I haven't seen those pages in over a year. I assume she has secreted them away somewhere.
I have also wondered if E's proto-goth tendencies were playing on her mind. She loves things that are creepy and have jump-scares in them, like Five Nights at Freddy's, a game I can't even stand to look at. While we were eating lunch this afternoon she informed me that "When I am grown up, I will be a scientist, have breasts, and be able to watch horror movies whenever I want." "The three pillars of maturity," her father commented, when I passed on this declaration to him.
Like any responsible parent in the digital age, I've taken care to limit what content she can access on the Internet and her screen time in general, but her tastes are her tastes. Her current obsessions include werewolves and zombies. Her drawings are full of beings turned into other beings by anger or the moon or some weird compulsion. And those damn Five Nights at Freddy's things.
But after tonight, it seems like her Sunday night thoughts are running along the same lines mine were thirty years ago: Will you always love me? Will you always look after me? Will I be alone forever? Will I be all right when I'm grown up? I can give her solidly reassuring answers to the former pair of questions. On the latter, I'm a little shaky, though I present a brave face. The answers to those questions are the things I lie awake with: please, world, bring her someone who will love and cherish and protect her, and never take her for granted. Please, world, let her find fulfilling work and independence as an adult. Please, world, don't tear her to pieces.
--------
TASK SET:
(a) Answer these from the text about E:
(i) What three things does E say she will be able to do or have when she is grown up?
(ii) What are E's current obsessions?
(iii) Which two questions does the writer say can be given solidly reassuring answers?
(b) Reproduce the text about E word for word, beginning at the words that have "Like any responsible" and stopping after "at Freddy's things.".
--------
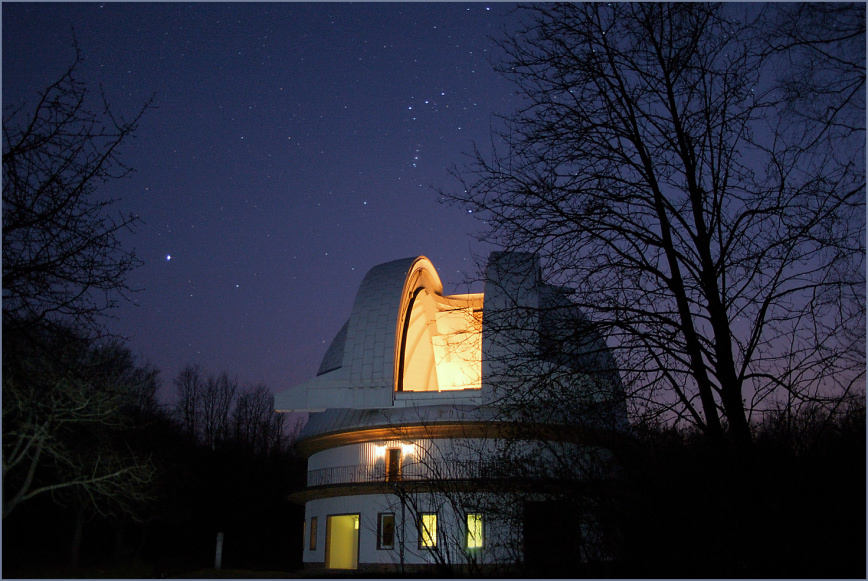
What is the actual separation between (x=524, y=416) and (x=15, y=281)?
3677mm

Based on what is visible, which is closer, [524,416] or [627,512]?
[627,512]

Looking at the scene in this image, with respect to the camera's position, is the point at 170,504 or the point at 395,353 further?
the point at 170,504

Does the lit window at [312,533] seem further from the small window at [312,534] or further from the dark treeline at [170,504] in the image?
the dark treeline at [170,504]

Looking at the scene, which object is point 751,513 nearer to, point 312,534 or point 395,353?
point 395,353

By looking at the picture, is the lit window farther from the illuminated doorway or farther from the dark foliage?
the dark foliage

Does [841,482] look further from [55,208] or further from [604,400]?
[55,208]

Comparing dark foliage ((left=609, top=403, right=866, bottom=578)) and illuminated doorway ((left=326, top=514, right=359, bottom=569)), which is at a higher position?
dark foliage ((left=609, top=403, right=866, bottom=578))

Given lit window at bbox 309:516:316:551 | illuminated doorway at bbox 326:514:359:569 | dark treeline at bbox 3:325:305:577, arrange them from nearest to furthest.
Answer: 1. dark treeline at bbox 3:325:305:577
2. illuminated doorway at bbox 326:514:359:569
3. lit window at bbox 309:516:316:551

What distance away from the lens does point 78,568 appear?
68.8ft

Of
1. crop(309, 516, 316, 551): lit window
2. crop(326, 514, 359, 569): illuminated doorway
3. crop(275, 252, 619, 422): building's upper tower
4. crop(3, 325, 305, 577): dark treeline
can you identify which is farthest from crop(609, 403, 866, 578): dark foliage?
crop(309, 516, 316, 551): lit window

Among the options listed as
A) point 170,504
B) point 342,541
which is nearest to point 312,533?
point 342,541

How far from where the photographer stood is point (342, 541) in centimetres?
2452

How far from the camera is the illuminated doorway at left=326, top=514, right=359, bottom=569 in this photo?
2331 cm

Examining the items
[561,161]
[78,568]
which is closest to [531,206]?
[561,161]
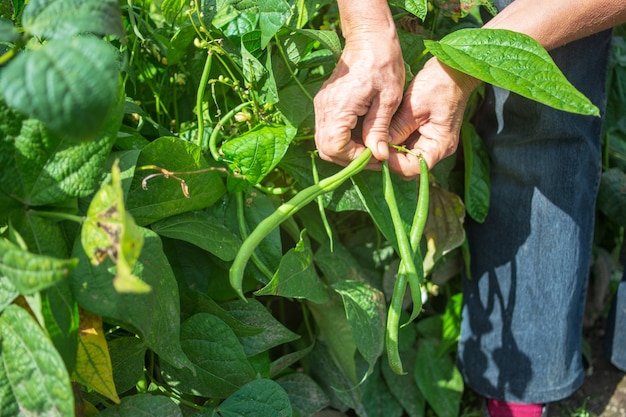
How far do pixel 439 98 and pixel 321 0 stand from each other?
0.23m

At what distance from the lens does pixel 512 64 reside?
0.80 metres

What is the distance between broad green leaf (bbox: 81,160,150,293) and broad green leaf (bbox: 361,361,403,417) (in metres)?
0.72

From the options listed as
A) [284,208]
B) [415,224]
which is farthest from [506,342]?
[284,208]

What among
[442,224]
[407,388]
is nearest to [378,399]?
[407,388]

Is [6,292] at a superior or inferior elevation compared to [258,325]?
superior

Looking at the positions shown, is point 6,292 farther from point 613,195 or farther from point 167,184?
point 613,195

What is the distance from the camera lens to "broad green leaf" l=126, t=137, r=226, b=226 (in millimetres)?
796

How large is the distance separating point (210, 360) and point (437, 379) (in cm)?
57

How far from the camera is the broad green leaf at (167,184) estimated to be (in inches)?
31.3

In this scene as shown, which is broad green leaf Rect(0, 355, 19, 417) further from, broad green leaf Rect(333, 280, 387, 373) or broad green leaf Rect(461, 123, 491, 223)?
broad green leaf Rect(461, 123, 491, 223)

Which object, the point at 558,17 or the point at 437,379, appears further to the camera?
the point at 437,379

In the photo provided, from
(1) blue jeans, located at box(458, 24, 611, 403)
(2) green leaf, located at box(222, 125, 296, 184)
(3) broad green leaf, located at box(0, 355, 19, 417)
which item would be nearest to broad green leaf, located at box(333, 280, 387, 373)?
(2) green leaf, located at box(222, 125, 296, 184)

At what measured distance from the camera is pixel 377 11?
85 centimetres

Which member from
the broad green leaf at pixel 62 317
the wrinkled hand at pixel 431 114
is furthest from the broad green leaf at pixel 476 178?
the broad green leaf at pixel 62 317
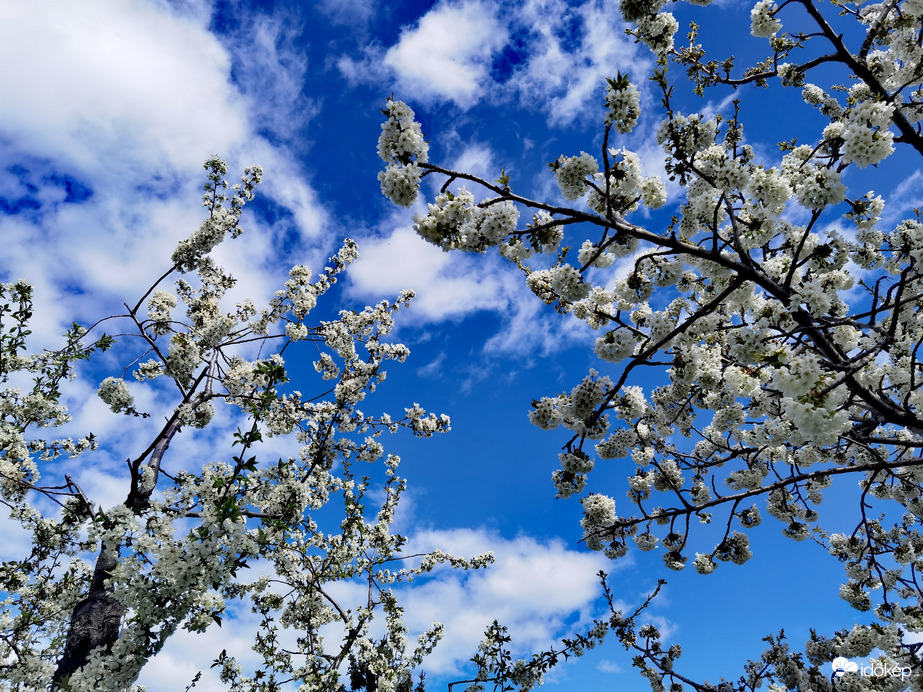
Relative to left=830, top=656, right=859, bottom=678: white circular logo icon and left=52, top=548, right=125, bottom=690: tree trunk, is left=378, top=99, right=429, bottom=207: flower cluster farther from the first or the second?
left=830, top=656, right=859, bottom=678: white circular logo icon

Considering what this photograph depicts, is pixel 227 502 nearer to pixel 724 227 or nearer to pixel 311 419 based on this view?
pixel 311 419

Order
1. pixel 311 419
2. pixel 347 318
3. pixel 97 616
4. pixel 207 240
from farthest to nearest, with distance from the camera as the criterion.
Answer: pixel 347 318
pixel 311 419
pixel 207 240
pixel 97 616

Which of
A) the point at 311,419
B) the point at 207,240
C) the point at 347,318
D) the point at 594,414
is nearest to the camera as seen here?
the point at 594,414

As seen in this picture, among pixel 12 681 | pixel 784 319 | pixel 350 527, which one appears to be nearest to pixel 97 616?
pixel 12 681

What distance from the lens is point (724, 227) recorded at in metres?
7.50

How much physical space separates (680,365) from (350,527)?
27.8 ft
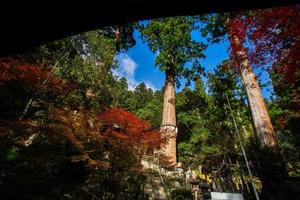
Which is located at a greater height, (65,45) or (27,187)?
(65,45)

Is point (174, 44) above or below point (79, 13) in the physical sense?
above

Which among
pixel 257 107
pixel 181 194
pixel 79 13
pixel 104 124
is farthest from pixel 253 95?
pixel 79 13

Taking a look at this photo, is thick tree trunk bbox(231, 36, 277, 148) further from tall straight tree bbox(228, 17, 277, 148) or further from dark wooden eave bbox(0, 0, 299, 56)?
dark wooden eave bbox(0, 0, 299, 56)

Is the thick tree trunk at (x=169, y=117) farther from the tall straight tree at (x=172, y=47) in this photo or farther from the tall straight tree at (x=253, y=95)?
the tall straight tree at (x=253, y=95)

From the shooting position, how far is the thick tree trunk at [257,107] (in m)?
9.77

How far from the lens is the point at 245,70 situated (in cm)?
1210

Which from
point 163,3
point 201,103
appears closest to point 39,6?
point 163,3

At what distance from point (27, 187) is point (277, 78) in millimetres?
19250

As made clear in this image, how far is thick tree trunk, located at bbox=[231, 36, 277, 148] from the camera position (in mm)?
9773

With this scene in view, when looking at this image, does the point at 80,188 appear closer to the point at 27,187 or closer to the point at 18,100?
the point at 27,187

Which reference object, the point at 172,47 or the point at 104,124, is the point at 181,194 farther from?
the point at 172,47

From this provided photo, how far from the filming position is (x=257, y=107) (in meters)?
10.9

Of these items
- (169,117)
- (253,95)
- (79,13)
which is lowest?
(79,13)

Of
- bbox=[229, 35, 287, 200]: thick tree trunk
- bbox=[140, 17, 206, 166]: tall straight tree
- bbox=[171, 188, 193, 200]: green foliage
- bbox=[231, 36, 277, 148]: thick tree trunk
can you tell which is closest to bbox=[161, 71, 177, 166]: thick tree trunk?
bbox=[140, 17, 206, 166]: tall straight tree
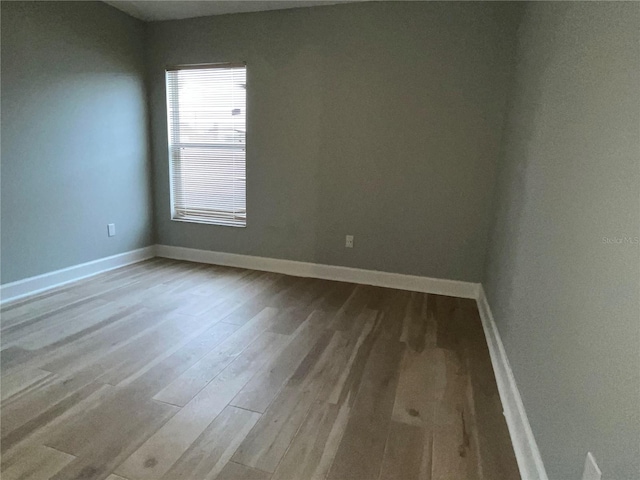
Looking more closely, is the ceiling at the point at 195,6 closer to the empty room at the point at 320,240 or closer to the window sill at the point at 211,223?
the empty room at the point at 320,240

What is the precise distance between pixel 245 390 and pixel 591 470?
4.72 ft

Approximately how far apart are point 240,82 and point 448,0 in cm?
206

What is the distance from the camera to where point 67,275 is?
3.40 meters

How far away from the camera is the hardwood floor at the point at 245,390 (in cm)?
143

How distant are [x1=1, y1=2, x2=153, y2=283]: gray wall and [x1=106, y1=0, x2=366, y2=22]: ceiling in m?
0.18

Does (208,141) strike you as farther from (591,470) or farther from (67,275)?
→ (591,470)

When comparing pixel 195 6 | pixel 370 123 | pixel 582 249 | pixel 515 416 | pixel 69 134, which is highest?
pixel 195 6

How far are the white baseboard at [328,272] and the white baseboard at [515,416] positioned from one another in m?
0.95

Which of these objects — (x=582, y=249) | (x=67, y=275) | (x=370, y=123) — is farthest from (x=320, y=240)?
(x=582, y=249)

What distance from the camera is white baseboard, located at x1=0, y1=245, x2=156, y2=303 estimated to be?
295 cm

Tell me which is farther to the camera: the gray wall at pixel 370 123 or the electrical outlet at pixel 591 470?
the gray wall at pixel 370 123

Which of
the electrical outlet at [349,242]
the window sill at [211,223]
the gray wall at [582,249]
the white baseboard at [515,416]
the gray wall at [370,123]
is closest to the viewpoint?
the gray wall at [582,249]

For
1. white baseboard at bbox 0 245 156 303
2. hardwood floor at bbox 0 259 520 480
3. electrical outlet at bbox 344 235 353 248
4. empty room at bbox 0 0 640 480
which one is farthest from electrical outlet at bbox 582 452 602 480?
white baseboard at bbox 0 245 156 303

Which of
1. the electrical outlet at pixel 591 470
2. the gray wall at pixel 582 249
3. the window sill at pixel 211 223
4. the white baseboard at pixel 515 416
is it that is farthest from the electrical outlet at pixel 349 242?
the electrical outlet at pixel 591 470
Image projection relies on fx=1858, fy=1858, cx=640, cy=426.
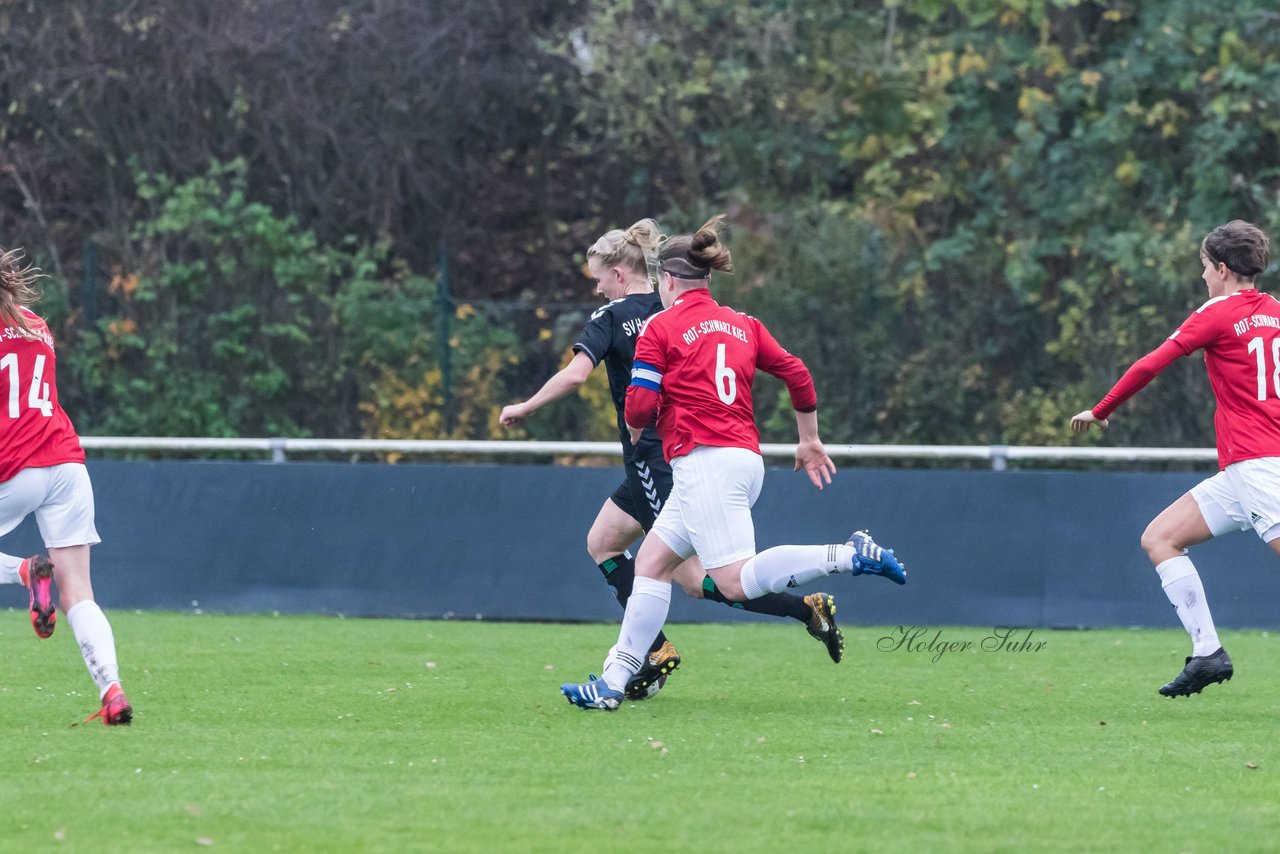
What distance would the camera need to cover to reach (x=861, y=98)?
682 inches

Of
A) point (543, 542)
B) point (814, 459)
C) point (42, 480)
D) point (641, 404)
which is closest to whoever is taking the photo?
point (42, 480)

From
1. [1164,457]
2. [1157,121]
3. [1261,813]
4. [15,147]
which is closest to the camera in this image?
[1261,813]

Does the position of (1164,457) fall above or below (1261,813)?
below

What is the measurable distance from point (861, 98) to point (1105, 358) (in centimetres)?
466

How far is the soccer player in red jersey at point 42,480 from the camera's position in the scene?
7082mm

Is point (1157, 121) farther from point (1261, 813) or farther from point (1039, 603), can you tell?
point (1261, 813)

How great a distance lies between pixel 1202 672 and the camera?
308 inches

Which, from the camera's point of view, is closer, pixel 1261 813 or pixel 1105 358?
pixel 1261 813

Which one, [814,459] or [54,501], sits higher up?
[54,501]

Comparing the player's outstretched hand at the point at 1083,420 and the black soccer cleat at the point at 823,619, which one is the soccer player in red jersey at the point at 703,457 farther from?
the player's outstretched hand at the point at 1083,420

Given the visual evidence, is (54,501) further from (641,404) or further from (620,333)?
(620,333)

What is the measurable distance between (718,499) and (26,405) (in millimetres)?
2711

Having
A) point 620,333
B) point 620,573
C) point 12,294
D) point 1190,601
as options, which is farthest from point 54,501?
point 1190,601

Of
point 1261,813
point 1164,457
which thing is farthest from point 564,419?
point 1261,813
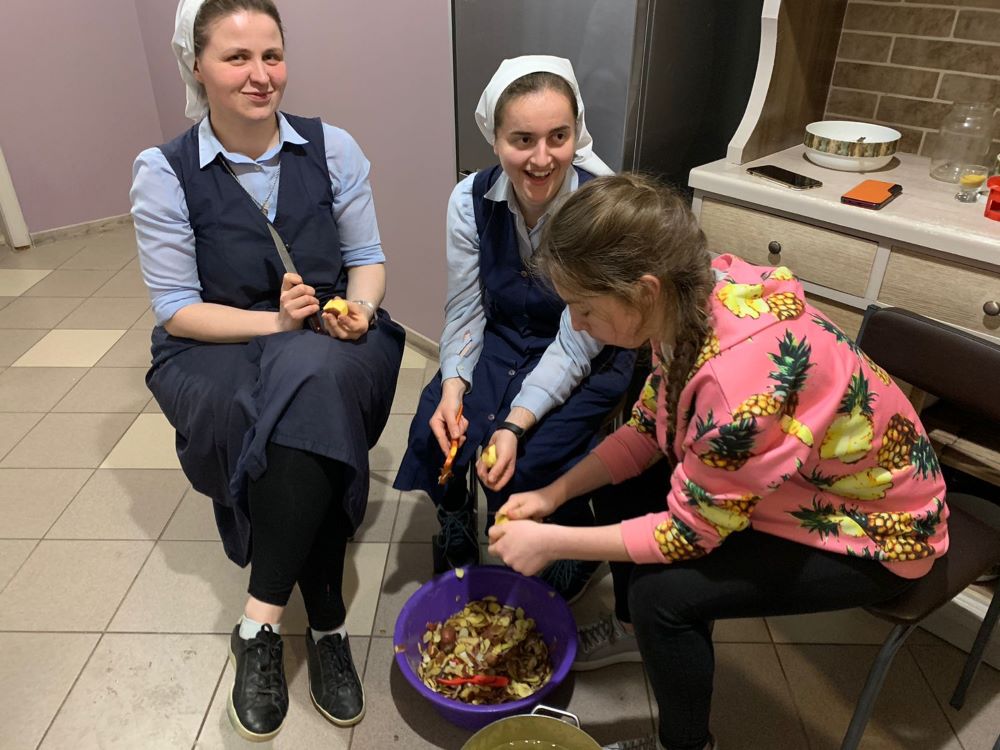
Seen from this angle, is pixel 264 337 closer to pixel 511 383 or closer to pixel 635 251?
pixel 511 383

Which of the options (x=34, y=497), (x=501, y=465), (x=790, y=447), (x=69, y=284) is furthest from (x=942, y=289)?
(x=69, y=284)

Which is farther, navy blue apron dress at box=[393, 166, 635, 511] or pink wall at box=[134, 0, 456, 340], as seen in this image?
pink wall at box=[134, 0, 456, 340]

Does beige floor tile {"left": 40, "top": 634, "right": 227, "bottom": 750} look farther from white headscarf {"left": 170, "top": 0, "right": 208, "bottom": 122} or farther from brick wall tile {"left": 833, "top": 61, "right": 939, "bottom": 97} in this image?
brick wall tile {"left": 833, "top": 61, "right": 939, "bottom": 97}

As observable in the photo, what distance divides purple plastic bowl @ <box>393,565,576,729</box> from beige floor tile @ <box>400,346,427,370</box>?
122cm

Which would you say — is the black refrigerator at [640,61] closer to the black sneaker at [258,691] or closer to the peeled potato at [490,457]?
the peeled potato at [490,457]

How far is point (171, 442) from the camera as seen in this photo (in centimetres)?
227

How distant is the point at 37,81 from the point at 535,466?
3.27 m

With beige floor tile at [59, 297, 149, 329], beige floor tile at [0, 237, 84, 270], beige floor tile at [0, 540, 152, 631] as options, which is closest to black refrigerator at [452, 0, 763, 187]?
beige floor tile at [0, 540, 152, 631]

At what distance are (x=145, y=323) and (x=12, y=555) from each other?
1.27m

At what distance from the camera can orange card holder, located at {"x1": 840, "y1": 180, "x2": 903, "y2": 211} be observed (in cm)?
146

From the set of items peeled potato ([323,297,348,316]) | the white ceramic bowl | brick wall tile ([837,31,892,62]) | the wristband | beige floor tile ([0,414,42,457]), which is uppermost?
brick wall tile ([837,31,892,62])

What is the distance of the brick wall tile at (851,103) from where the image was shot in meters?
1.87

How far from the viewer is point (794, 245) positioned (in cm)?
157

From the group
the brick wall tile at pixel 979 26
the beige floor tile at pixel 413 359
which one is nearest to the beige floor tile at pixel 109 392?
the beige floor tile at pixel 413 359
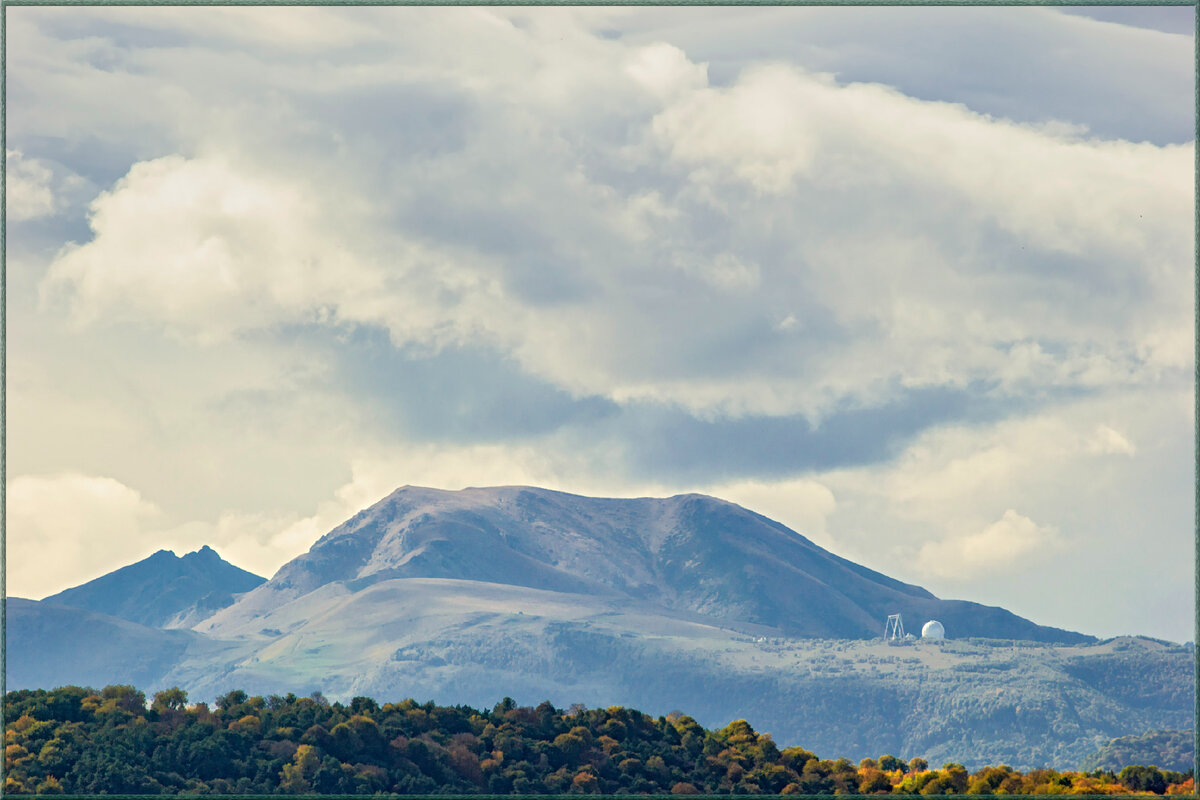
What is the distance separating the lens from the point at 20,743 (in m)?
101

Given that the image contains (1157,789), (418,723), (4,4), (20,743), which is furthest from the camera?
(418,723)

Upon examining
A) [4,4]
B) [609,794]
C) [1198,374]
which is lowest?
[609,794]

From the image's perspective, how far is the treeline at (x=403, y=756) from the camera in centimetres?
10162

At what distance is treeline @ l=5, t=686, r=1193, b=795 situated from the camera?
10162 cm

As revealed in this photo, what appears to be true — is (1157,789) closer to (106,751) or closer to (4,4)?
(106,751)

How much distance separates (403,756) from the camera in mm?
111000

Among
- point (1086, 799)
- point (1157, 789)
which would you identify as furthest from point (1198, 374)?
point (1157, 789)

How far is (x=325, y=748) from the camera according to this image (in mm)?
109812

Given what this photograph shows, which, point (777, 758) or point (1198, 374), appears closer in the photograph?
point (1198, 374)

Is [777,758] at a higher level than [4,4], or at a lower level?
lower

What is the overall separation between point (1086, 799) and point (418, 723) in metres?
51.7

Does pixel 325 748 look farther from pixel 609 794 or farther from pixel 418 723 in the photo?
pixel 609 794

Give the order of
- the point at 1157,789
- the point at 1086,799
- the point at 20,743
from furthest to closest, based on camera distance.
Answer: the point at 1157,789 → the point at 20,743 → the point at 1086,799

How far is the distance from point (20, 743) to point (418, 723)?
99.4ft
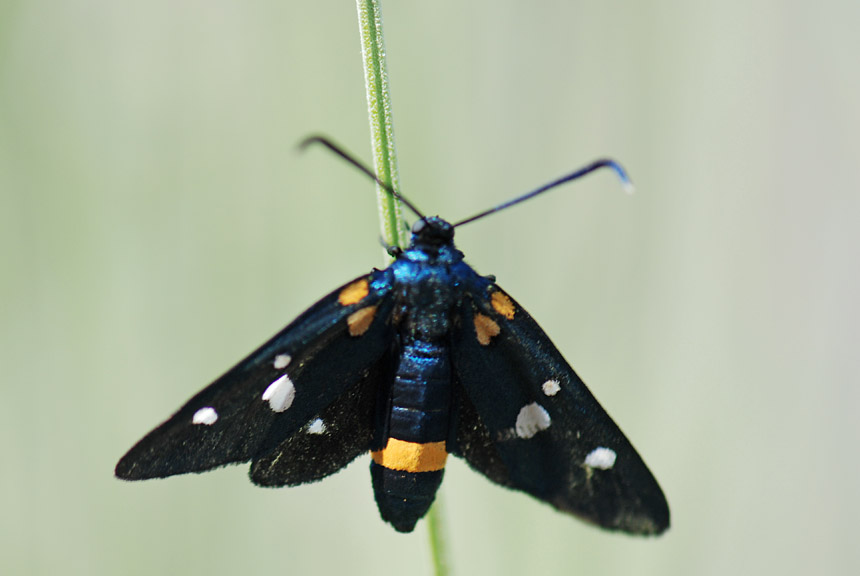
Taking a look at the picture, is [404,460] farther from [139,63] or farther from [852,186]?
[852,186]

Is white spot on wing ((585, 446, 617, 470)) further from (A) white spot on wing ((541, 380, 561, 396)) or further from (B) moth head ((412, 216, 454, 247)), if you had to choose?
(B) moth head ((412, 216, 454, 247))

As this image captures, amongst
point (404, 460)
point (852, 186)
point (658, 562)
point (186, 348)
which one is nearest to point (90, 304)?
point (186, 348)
--------
ANSWERS TO THE PROBLEMS:
(a)
(i) Be a scientist, have breasts, and be able to watch horror movies whenever she wants.
(ii) Werewolves and zombies.
(iii) "Will you always love me?" and "Will you always look after me?"

(b)
Like any responsible parent in the digital age, I've taken care to limit what content she can access on the Internet and her screen time in general, but her tastes are her tastes. Her current obsessions include werewolves and zombies. Her drawings are full of beings turned into other beings by anger or the moon or some weird compulsion. And those damn Five Nights at Freddy's things.